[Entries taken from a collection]
....................
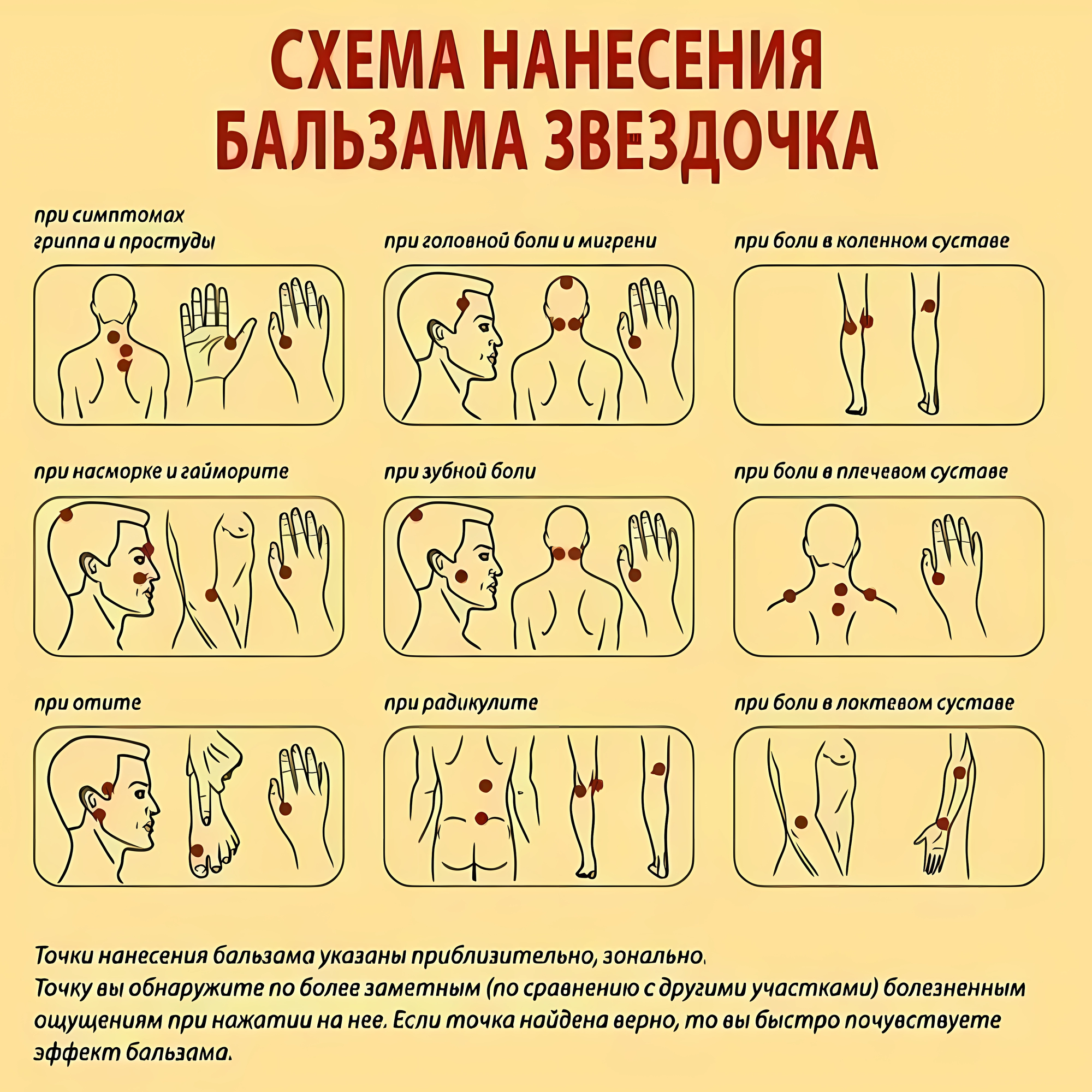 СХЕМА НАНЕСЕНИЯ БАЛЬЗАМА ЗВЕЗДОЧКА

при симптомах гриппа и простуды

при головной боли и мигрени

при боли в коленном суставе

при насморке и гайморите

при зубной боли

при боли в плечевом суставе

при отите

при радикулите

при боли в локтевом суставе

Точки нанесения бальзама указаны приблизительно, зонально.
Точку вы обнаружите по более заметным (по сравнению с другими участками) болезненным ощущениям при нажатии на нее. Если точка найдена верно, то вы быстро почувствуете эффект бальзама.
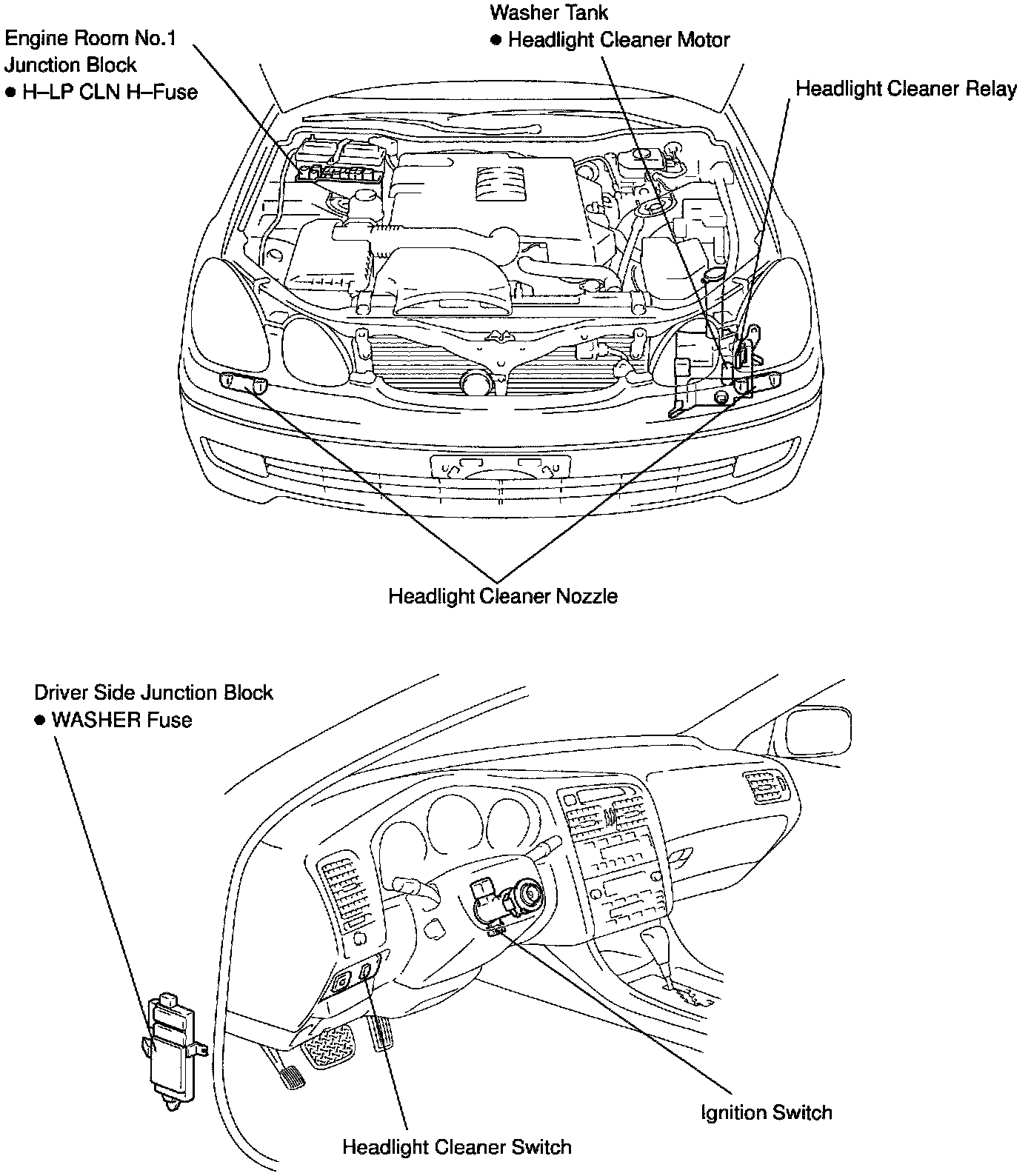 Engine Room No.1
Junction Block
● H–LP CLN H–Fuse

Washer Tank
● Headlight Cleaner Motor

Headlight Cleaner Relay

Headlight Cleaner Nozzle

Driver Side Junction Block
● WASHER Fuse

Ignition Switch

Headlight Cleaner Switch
....................
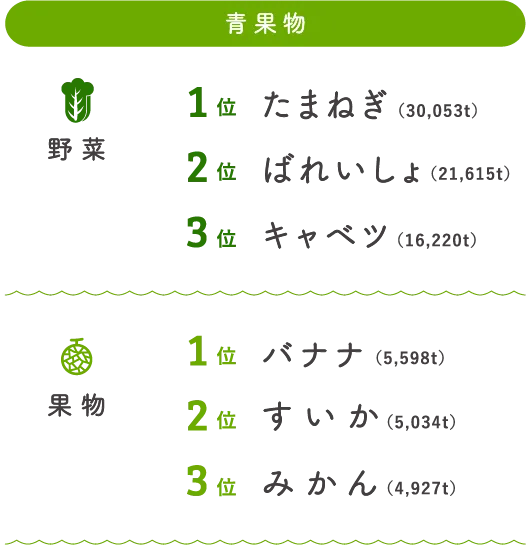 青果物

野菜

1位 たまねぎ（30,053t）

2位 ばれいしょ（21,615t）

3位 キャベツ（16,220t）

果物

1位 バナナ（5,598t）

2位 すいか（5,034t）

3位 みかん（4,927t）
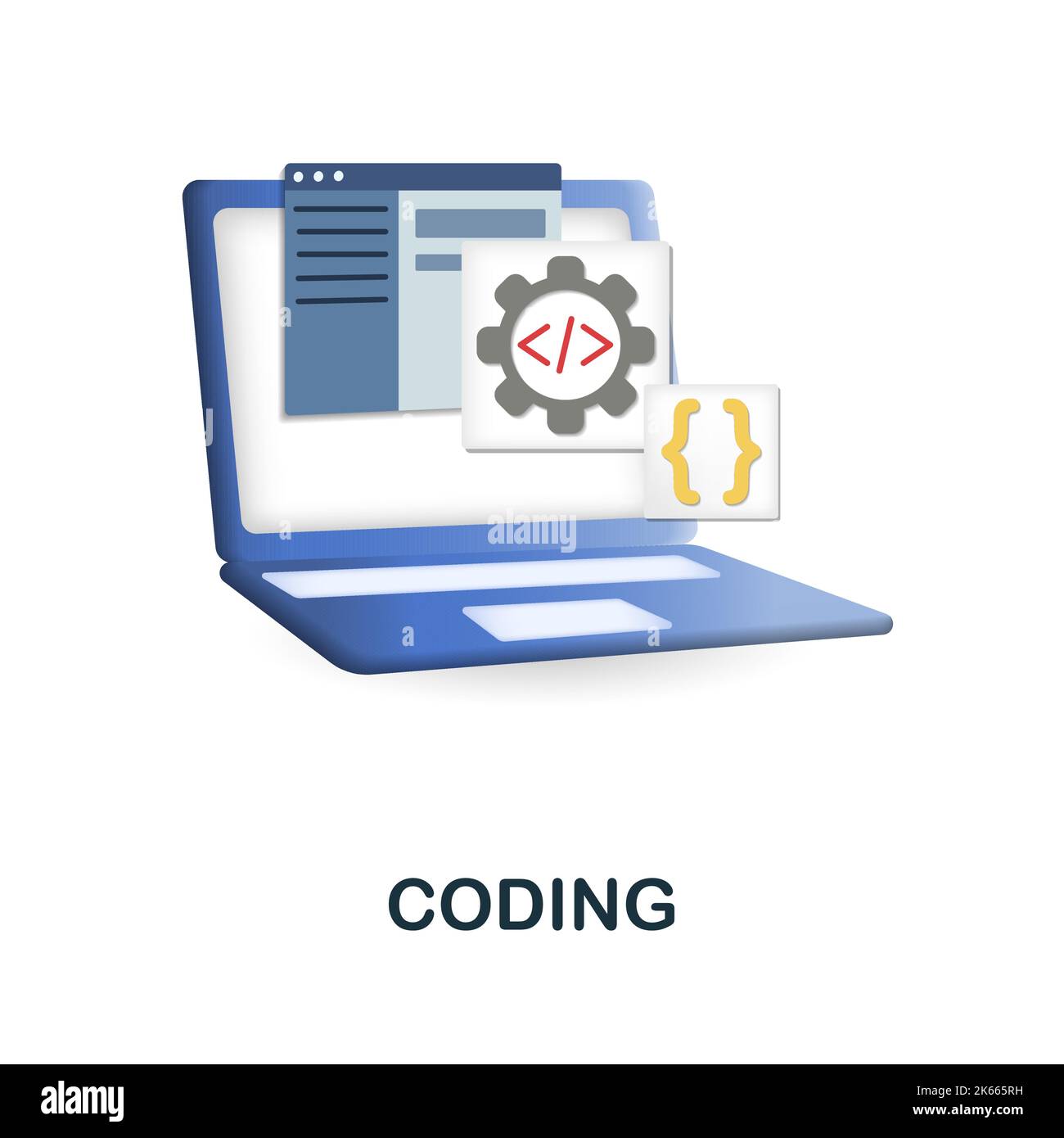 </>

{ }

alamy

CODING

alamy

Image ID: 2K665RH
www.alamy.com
....................
Reproduce the lines above starting at the one with "СХЕМА НАНЕСЕНИЯ БАЛЬЗАМА ЗВЕЗДОЧКА" and ending at the one with "Точки нанесения бальзама", both included, exactly and with no pictures.

 СХЕМА НАНЕСЕНИЯ БАЛЬЗАМА ЗВЕЗДОЧКА

при симптомах гриппа и простуды

при головной боли и мигрени

при боли в коленном суставе

при насморке и гайморите

при зубной боли

при боли в плечевом суставе

при отите

при радикулите

при боли в локтевом суставе

Точки нанесения бальзама указаны приблизительно, зонально.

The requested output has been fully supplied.